Controllo dei qubit di bario con luce laser: un passo avanti per il calcolo quantistico
Un nuovo sistema ottico per il controllo degli atomi
Un metodo rivoluzionario per il controllo dei qubit
Ricercatori dell’Istituto per il Calcolo Quantistico (IQC) dell’Università di Waterloo hanno sviluppato una tecnica innovativa che utilizza la luce laser per controllare in modo più robusto i qubit individuali di bario rispetto a qualsiasi altro metodo attualmente conosciuto. Il controllo affidabile dei qubit è un passo fondamentale verso la realizzazione di computer quantistici funzionali del futuro.
Il nuovo metodo utilizza un piccolo waveguide di vetro per separare i fasci laser e concentrarli a una distanza di quattro micron l’uno dall’altro, circa quattro centesimi della larghezza di un singolo capello umano. La precisione e l’ampiezza con cui ogni fascio laser focalizzato sul suo qubit target può essere controllato in parallelo non ha eguali nelle ricerche precedenti.
Precisione e prevenzione del crosstalk
“Il nostro design limita la quantità di crosstalk – la quantità di luce che cade sugli ioni vicini – all’intensità relativa molto piccola dello 0,01 percento, che è tra le migliori nella comunità quantistica”, ha dichiarato il Dr. K. Rajibul Islam, professore all’IQC e al Dipartimento di Fisica e Astronomia di Waterloo. “A differenza dei metodi precedenti per creare controlli agili su ioni individuali, i modulatori basati su fibre non si influenzano a vicenda.
Questo significa che possiamo “parlare” a qualsiasi ione senza influenzare i suoi vicini, mantenendo al contempo la capacità di controllare ogni ione individuale nella massima misura possibile. Questo è il sistema di controllo di qubit ionico più flessibile con questa alta precisione che conosciamo ovunque, sia nell’accademia che nell’industria.”
Ioni di bario: i nuovi preferiti del calcolo quantistico
Perché gli ioni di bario?
Gli scienziati hanno preso di mira gli ioni di bario, poiché stanno diventando sempre più popolari nel campo del calcolo quantistico con ioni intrappolati. Gli ioni di bario hanno stati energetici convenienti che possono essere utilizzati come i livelli zero e uno di un qubit e possono essere manipolati con luce verde visibile, a differenza della luce ultravioletta ad alta energia necessaria per altri tipi di atomi per la stessa manipolazione. Questo permette ai ricercatori di utilizzare tecnologie ottiche commercialmente disponibili che non sono disponibili per le lunghezze d’onda ultraviolette.

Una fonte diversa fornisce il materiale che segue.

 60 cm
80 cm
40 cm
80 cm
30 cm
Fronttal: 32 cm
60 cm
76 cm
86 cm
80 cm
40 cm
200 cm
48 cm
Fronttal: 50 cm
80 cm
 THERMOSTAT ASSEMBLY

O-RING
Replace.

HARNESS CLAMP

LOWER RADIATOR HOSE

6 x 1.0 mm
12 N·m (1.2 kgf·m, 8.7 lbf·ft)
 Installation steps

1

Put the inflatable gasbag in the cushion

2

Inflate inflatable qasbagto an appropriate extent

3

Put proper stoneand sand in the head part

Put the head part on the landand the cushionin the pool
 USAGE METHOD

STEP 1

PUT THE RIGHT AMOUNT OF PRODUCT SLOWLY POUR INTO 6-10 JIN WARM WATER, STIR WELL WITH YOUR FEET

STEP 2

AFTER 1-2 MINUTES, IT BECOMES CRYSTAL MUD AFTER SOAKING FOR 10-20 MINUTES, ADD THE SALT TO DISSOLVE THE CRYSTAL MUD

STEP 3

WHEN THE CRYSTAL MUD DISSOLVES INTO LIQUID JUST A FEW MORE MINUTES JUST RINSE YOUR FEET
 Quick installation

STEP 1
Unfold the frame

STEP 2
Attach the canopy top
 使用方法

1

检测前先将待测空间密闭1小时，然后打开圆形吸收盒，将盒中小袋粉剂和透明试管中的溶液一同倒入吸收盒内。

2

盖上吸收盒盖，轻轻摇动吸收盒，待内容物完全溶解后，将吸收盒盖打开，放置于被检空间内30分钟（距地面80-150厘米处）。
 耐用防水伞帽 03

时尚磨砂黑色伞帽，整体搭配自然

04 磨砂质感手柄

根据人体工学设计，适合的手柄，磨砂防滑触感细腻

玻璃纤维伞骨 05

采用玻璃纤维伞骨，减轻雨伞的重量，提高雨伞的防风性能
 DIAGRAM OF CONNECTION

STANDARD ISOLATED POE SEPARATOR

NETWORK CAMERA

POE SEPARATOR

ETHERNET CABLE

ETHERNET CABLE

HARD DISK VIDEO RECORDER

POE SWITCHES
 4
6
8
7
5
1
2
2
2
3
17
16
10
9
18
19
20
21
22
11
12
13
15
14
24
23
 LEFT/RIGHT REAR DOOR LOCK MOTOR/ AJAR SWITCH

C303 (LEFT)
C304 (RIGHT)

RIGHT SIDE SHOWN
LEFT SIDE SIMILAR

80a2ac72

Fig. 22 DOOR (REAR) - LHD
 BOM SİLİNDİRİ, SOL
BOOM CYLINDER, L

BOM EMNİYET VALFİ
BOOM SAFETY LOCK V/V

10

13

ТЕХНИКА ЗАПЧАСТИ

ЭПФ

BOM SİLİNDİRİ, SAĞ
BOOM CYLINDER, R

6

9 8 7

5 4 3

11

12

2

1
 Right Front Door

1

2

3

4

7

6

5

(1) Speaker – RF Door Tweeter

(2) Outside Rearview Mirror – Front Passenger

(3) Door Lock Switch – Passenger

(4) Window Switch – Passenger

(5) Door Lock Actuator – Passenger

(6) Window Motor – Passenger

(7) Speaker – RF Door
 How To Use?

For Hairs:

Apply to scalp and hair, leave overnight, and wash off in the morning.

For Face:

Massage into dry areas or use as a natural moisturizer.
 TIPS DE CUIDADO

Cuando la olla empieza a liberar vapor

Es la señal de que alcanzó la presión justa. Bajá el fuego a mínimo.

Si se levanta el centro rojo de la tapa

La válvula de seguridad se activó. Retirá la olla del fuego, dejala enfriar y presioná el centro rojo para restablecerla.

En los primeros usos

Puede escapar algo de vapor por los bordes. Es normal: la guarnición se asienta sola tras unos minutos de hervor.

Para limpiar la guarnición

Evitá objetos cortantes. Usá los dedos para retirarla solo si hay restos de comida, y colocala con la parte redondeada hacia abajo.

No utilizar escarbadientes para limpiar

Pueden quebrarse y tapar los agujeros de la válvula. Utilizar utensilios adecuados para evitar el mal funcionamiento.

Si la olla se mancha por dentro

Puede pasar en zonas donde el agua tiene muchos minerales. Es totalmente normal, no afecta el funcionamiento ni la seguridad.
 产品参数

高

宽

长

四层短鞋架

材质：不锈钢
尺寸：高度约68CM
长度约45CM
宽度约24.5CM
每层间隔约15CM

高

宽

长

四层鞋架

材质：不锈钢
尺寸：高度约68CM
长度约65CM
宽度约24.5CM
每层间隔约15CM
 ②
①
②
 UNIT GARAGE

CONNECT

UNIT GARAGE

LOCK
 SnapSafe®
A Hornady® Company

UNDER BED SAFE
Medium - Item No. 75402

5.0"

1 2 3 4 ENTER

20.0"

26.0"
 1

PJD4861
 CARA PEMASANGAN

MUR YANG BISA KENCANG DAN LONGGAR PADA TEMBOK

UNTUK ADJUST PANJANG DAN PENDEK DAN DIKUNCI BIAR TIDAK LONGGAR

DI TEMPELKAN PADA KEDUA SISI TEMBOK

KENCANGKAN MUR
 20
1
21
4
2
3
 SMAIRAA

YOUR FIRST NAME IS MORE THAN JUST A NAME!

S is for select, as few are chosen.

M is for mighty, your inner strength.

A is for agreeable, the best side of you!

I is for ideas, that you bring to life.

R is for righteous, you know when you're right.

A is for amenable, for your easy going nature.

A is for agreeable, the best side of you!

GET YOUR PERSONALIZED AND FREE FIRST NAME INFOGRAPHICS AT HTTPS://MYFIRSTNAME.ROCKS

Il chip waveguide e il suo potenziale
I ricercatori hanno creato un chip waveguide che divide un singolo fascio laser in 16 diversi canali di luce. Ogni canale viene poi indirizzato in modulatori ottici basati su fibre individuali che forniscono un controllo agile indipendente sull’intensità, la frequenza e la fase di ogni fascio laser. I fasci laser vengono poi focalizzati al loro piccolo spazio utilizzando una serie di lenti ottiche simili a un telescopio. I ricercatori hanno confermato la messa a fuoco e il controllo di ogni fascio laser misurandoli con sensori di telecamera precisi.
“Questo lavoro fa parte del nostro sforzo all’Università di Waterloo per costruire processori quantistici di ioni di bario utilizzando sistemi atomici”, ha detto la Dr.ssa Crystal Senko, co-investigatrice principale di Islam e membro della facoltà all’IQC e al Dipartimento di Fisica e Astronomia di Waterloo. “Usiamo ioni perché sono qubit identici, fatti dalla natura, quindi non abbiamo bisogno di fabbricarli. Il nostro compito è trovare modi per controllarli.”
Il metodo innovativo del waveguide dimostra un metodo di controllo semplice e preciso, mostrando promesse per la manipolazione degli ioni per codificare e processare dati quantistici e per l’implementazione nella simulazione e nel calcolo quantistico.